The property, northwest of Rapid City, includes the Dunbar Resort, a failed $100 million project that was to include a championship golf course and steam engine train.
Costner's list agent said the decision to sell the property has been a difficult one for the actor.
“From what I understand, it has been a hard decision for Mr. Costner and his people and not one they took lightly,” said Mike Percevich, co-owner and broker with the Real Estate Center of Lead-Deadwood. “It’s been a long process. We’ve been discussing the listing for six months to a year.”
Costner will hold onto Midnight Star, the tallest building on Deadwood's main street, and Tatanka: Story of Bison, a $6 million attraction on the north edge of town.

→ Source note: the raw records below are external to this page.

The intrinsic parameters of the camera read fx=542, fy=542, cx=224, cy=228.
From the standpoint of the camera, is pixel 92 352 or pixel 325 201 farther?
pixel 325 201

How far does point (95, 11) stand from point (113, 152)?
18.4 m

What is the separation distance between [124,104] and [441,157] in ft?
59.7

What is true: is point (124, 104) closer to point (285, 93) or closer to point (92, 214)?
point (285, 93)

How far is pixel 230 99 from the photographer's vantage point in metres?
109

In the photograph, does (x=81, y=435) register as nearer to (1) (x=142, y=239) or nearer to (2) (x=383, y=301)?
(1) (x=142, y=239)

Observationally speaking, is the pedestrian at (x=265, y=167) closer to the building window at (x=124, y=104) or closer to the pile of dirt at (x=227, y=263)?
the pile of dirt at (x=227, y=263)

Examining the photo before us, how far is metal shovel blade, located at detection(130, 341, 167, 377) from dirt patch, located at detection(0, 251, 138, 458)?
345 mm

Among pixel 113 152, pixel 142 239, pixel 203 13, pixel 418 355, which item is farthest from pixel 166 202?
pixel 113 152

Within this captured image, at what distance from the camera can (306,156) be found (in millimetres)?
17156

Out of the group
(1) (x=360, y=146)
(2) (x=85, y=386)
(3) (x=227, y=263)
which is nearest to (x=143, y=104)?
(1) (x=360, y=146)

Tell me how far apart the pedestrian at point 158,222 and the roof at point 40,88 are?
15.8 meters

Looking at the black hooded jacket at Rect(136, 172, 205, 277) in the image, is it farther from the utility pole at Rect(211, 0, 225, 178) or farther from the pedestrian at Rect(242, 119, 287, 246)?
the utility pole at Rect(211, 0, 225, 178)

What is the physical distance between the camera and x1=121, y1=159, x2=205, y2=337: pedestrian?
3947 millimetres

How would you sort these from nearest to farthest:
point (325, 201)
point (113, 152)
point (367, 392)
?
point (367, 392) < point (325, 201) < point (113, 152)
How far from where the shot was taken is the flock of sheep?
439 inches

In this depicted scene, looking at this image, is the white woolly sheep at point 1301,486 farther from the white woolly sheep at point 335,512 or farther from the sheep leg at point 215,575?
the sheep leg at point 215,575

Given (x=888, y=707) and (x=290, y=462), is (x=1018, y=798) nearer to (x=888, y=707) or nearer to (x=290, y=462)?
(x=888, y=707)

The property is being listed in three parcels: one 735-acre piece for $5.4 million, one 86-acre commercially zoned piece for $7.8 million, the proposed site of Dunbar, and a 160-acre piece for $1.2 million.
The Dunbar parcel in particular, has had significant improvements made to the property. Terrain has been leveled, storm drainage, water and sewer added, and four acres of parking developed.
“It’s a rare opportunity with a town like Deadwood that has been topographically locked for so many years,” Percevich said. “Then we have Costner and his people who invested so much to acquire and improve that ground.
"The city has a growth path that’s headed this way and we’ve got a commercial site that’s gaming approved, has excellent infrastructure and a view that’s breath-taking," he said.